Sounds fine to me. The problem with apps is not quantity but quality. If we had ten percent as many and they were twice as good, I would be happy. Even if they were basically the same but didn’t constantly put click here to go to the App Store screens, I would be happy.


Excellent


I am really puzzled by the negative sentiment around adtech on Hacker News, especially since I would guess that a lot of people here have a salary that depends directly or indirectly on advertising. "Tracking" gets a lot of bad press, so much so that I sometimes wonder if this is not organized by the tech giants (Apple, Google, Facebook) who have access to their own first party and who thus have much less to lose when cross site tracking disappears. Adtech providers only have access to products you buy/see, for a limited time and without any personal data, meanwhile Google and Facebook know everything about you, your friends, your center of interests the places you go to, along with your name but somehow everyone seems hell-bent on abolishing 3rd-party cookies. Apple's own apps are not subject to this change, and as noted by other commenters this will probably shift budgets to subscription of which Apple takes its cut. All this will further the supremacy of walled-gardens and big tech, at the expense of smaller independent players.

I'll be honest, there is a creepy feeling when being tracked cross-site, and adtech providers have collectively failed at providing explanations, and a transparent account of how this works and why this is useful. They have also relied on fingerprinting, which has hurt the credibility of the field. The issue is that the replacement that are currently in the works (https://github.com/WICG/floc and https://github.com/WICG/turtledove/blob/main/FLEDGE.md) are extremely complex, will still dramatically impact adtech performance and only improve privacy for a very contrived definition of the concept which incidentally benefits once again big tech vendors...
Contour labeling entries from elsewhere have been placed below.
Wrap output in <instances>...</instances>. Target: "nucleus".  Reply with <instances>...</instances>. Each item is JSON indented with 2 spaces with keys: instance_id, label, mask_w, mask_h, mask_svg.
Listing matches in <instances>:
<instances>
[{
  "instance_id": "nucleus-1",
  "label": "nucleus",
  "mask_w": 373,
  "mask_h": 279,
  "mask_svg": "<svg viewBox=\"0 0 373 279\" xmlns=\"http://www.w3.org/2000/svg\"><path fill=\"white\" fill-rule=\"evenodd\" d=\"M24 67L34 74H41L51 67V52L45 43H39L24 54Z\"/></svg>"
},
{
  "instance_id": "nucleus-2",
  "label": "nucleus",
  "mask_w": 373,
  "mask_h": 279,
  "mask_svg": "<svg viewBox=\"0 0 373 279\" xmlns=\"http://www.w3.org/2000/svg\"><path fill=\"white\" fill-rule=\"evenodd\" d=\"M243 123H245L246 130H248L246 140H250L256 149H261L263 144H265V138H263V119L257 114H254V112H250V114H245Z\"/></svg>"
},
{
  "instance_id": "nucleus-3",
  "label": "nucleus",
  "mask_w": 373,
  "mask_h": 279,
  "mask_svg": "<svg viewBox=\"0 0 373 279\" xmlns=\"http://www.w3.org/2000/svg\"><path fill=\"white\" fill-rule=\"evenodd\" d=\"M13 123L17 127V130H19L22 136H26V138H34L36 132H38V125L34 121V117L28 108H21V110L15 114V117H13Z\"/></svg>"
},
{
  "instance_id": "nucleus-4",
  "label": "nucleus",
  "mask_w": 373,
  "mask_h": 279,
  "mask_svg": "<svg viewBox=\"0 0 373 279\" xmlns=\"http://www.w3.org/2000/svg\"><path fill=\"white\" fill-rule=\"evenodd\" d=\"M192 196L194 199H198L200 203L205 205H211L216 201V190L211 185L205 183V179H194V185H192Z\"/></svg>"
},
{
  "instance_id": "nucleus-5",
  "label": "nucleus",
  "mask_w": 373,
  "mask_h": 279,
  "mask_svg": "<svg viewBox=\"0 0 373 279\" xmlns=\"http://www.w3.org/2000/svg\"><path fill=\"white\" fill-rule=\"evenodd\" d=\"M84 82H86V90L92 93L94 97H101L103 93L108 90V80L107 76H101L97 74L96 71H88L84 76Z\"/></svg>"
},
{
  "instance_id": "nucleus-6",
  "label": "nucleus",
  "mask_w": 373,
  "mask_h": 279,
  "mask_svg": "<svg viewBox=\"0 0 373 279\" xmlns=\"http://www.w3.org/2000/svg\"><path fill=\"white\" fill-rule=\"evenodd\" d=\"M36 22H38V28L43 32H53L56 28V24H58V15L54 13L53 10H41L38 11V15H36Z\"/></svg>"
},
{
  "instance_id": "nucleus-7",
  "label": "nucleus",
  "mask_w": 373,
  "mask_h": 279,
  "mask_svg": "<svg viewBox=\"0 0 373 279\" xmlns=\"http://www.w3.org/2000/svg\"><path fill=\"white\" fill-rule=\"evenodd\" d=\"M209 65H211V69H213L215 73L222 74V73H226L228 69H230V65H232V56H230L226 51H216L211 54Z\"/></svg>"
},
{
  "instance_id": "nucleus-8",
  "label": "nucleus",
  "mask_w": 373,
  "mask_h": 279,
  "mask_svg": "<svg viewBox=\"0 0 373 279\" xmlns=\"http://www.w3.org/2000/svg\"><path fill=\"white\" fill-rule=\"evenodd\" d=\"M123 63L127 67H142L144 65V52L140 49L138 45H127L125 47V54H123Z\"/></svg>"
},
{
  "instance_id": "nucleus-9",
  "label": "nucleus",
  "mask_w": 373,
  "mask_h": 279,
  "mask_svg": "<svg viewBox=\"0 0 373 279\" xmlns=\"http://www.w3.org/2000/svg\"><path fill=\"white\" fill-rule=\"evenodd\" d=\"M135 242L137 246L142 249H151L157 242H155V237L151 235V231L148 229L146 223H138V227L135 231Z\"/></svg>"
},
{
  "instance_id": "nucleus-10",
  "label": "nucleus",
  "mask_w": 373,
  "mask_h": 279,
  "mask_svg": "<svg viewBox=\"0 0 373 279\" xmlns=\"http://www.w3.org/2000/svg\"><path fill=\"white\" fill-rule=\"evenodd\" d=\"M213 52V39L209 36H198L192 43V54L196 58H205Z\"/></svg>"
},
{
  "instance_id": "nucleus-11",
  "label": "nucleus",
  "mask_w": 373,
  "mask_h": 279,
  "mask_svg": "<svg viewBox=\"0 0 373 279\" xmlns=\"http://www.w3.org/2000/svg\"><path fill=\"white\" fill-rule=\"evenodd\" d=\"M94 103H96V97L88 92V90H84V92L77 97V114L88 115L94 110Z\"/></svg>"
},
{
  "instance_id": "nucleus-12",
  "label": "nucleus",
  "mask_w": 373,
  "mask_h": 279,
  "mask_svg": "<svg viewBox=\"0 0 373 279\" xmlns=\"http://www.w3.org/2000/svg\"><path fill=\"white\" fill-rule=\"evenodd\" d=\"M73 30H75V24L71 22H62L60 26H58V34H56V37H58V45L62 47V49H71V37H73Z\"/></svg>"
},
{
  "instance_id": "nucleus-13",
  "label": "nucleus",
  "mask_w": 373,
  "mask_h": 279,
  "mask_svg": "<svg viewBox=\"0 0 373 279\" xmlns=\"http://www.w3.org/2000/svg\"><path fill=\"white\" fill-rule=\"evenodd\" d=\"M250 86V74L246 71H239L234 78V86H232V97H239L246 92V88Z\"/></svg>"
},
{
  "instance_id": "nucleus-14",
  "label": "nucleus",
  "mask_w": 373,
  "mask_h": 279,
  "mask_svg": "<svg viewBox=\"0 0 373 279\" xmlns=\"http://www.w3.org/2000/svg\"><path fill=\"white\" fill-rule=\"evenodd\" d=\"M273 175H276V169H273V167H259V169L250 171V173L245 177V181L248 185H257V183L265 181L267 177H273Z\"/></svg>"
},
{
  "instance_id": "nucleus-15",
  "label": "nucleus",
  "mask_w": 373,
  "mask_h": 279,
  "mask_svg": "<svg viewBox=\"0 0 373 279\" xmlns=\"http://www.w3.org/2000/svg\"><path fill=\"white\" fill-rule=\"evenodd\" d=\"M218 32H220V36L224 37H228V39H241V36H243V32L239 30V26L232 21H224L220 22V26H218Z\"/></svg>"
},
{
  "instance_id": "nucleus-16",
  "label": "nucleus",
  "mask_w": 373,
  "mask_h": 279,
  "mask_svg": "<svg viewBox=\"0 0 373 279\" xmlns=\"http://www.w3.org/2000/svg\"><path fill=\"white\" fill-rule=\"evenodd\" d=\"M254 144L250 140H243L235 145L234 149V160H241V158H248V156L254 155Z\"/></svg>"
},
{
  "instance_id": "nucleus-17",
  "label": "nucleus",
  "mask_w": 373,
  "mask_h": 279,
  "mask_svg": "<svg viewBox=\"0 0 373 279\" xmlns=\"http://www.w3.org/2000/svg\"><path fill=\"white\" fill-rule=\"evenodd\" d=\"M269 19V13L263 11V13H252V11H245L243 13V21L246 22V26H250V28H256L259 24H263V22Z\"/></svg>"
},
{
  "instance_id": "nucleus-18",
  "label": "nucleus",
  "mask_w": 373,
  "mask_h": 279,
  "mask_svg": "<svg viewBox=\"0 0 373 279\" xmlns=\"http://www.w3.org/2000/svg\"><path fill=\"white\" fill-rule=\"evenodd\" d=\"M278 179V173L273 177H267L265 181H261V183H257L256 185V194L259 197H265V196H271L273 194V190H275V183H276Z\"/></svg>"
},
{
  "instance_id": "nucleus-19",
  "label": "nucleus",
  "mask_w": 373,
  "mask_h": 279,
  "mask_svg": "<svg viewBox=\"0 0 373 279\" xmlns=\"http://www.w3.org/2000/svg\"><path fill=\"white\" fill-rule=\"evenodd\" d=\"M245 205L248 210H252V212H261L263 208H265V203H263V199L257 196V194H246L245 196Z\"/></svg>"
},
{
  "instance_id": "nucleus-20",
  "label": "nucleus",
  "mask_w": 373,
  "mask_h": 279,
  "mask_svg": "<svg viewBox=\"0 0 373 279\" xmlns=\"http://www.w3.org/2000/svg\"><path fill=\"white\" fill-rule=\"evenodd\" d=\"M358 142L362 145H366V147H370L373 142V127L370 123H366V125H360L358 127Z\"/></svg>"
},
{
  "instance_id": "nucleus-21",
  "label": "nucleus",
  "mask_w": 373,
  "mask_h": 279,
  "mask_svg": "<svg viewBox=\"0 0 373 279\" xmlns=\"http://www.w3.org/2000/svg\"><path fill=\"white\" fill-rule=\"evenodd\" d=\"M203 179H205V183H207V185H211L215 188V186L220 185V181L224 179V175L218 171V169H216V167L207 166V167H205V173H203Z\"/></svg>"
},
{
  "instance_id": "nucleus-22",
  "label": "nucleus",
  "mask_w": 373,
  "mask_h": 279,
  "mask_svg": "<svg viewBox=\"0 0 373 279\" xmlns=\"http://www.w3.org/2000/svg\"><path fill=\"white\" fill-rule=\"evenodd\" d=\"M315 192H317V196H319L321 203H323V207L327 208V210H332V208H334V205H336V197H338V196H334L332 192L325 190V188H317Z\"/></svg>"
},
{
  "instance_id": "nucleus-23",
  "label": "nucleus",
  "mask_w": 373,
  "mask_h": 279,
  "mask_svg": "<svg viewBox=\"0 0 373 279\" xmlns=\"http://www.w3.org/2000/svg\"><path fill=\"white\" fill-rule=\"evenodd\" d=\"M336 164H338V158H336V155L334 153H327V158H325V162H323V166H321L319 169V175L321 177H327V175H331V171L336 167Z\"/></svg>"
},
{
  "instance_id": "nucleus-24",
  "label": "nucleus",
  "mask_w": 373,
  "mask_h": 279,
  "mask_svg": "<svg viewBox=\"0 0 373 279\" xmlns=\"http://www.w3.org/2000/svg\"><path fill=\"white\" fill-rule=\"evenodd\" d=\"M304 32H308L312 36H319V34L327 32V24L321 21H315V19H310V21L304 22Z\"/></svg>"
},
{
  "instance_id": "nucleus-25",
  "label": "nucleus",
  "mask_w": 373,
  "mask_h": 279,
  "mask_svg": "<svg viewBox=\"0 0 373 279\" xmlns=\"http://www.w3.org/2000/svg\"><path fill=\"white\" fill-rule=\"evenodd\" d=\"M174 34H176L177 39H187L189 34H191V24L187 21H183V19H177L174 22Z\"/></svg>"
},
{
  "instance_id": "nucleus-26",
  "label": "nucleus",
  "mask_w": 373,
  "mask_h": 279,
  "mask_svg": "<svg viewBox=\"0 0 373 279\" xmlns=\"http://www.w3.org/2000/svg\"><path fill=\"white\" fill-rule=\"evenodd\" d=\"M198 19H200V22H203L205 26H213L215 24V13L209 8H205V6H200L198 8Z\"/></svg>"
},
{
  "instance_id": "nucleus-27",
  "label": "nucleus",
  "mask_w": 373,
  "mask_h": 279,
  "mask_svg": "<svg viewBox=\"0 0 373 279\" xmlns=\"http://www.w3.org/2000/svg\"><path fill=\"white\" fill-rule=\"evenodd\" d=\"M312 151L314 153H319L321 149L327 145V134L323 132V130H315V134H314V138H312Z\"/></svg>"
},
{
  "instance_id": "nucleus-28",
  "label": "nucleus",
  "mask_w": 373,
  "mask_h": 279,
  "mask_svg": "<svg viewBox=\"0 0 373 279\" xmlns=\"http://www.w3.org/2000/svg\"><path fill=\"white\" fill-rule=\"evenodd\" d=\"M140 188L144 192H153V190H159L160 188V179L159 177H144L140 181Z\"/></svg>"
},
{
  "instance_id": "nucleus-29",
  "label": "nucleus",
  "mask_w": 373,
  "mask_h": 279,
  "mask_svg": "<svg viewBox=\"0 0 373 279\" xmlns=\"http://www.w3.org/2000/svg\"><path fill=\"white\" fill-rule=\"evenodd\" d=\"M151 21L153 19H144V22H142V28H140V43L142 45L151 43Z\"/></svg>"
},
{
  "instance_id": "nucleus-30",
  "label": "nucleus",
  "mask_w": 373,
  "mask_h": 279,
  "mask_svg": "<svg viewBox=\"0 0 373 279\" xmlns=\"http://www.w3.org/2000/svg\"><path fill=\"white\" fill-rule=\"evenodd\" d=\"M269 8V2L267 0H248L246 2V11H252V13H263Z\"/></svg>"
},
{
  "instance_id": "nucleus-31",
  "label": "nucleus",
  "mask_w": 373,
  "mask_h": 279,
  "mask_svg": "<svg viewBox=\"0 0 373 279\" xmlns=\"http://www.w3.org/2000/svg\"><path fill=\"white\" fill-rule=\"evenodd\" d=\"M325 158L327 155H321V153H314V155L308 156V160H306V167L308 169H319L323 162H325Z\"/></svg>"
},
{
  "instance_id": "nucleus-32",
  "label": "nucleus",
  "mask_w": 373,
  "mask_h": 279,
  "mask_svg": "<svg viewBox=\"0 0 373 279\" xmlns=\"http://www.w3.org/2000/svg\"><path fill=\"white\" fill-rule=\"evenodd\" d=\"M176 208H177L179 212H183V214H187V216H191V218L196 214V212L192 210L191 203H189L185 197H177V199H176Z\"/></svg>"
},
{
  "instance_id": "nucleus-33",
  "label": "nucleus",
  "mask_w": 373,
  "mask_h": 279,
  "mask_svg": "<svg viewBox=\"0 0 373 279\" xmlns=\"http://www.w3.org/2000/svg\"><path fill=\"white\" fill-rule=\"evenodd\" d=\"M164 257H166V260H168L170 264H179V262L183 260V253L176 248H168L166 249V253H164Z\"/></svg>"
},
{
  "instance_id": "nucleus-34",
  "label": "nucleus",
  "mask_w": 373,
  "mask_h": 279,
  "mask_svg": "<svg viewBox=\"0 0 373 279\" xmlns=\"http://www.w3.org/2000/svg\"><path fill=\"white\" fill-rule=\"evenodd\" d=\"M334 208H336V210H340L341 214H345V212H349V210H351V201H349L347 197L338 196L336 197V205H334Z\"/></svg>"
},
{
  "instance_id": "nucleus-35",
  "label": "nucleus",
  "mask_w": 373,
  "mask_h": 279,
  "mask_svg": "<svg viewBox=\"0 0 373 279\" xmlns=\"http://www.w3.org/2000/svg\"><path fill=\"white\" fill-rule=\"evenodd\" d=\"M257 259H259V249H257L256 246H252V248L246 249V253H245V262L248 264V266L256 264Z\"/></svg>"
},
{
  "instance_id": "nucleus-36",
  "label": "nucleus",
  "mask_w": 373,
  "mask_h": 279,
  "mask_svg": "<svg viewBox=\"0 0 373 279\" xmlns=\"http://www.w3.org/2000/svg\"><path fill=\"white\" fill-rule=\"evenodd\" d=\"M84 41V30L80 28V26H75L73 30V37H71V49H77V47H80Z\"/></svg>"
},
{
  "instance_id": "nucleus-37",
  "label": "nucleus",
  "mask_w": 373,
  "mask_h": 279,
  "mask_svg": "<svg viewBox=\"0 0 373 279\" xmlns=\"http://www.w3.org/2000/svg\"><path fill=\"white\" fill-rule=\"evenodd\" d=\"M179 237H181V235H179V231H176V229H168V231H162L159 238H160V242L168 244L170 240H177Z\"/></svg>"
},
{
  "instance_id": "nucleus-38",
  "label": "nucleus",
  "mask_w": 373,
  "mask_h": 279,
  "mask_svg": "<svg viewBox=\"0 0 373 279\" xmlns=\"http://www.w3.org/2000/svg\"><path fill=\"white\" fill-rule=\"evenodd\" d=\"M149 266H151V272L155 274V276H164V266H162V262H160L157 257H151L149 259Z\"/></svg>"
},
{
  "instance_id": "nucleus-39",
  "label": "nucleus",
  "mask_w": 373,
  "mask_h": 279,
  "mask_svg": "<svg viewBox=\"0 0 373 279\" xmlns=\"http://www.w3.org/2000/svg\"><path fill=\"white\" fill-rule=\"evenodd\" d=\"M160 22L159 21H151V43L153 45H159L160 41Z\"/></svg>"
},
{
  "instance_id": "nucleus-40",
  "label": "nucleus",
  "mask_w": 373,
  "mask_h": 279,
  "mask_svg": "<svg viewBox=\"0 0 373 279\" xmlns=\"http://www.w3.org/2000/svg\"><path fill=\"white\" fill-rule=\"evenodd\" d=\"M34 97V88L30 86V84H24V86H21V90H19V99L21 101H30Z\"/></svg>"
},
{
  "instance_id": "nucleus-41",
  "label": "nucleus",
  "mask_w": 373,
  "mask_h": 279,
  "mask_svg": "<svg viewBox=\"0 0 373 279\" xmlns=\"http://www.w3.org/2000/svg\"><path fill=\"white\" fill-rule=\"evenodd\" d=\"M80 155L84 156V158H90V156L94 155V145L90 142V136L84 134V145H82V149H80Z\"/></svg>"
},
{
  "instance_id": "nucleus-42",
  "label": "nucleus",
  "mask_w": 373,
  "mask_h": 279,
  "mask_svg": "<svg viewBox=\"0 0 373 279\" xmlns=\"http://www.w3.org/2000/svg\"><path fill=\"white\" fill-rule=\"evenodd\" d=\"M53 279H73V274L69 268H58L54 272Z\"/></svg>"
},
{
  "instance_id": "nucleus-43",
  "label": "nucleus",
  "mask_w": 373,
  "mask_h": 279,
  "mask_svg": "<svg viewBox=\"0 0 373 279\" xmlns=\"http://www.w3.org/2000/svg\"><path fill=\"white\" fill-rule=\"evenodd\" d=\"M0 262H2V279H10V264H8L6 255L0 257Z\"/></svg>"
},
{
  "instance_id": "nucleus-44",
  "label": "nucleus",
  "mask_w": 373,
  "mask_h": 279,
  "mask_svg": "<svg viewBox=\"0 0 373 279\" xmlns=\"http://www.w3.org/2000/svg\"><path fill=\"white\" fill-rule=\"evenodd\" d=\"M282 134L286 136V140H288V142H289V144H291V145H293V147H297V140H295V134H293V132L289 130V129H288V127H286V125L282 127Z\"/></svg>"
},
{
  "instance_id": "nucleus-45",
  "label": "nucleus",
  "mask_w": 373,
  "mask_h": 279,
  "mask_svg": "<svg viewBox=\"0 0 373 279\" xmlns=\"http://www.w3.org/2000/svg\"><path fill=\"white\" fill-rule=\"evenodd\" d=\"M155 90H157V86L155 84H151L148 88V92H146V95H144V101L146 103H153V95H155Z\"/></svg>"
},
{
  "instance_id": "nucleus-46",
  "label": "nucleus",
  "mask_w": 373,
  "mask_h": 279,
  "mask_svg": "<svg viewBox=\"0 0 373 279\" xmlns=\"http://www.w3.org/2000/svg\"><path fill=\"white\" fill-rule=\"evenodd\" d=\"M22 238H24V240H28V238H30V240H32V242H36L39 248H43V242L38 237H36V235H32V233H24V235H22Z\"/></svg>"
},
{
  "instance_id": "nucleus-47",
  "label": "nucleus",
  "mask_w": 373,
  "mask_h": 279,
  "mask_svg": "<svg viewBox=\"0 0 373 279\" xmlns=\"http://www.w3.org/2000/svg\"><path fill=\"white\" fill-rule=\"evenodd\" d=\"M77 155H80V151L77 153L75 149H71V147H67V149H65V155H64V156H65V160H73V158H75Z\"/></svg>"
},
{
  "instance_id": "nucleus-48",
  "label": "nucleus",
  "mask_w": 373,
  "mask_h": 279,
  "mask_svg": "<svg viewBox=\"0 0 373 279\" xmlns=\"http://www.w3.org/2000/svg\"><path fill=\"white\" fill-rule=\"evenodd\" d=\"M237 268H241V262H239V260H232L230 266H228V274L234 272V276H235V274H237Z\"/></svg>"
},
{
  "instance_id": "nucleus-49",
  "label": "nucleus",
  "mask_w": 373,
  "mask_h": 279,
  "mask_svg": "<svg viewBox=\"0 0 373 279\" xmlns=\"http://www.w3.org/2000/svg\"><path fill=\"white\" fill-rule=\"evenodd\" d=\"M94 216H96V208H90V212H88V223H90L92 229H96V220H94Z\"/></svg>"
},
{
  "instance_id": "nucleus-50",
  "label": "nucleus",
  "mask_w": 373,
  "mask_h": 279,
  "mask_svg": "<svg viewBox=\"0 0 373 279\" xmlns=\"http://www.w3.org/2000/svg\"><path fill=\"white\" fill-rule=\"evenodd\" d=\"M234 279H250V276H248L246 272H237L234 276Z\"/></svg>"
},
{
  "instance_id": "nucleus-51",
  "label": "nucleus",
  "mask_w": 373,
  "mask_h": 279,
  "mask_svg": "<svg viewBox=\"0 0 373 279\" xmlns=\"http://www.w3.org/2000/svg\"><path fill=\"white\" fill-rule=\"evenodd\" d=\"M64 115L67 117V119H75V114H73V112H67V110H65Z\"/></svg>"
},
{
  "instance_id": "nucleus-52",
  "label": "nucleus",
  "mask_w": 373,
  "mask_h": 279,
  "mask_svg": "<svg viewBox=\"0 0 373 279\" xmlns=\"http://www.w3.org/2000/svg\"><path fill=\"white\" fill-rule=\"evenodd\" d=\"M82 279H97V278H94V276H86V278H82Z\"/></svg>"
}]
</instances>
As to the effectiveness of advertising, removing tracking will have a huge impact. And this affects all players in the value chain, not only adtech providers but also publishers and more importantly advertisers which will see their return on ad spent severely impacted. There is a real of loss "social welfare" (I mean in a game-theoretic sense, but also for real if you believe in capitalism) if tracking is disabled. The freakonomics article gets cited a lot but the industry as a whole is moving forward with a greater emphasis on proving incremental sales. Advanced clients (who can spend billions per year) have real statisticians doing permanent randomized control trials proving that every dollar spent is providing incremental sales. I work for an adtech company and we have automatic RCTs for every single client, and guess what, advertising works for most clients. This is on top of fact that we are measuring the effectiveness of dollars spent on us, in addition to the dollars spent on competitors/other channels on which we have no control of course. The fact that Uber could see no impact when going from 150m to 50m is a testament to the incompetency of their CMO, which could not be bothered to actually measure and pilot the campaigns correctly, not the effectiveness of adtech as a whole. Thoughts are my own not my employer's.


Well said. What if Apple's popup said "personalization" instead of "tracking"? Advertising works well for most of us, most of the time. Ironically, Apple is spending significant sums on advertising that touts how they are crippling advertising to protect your privacy.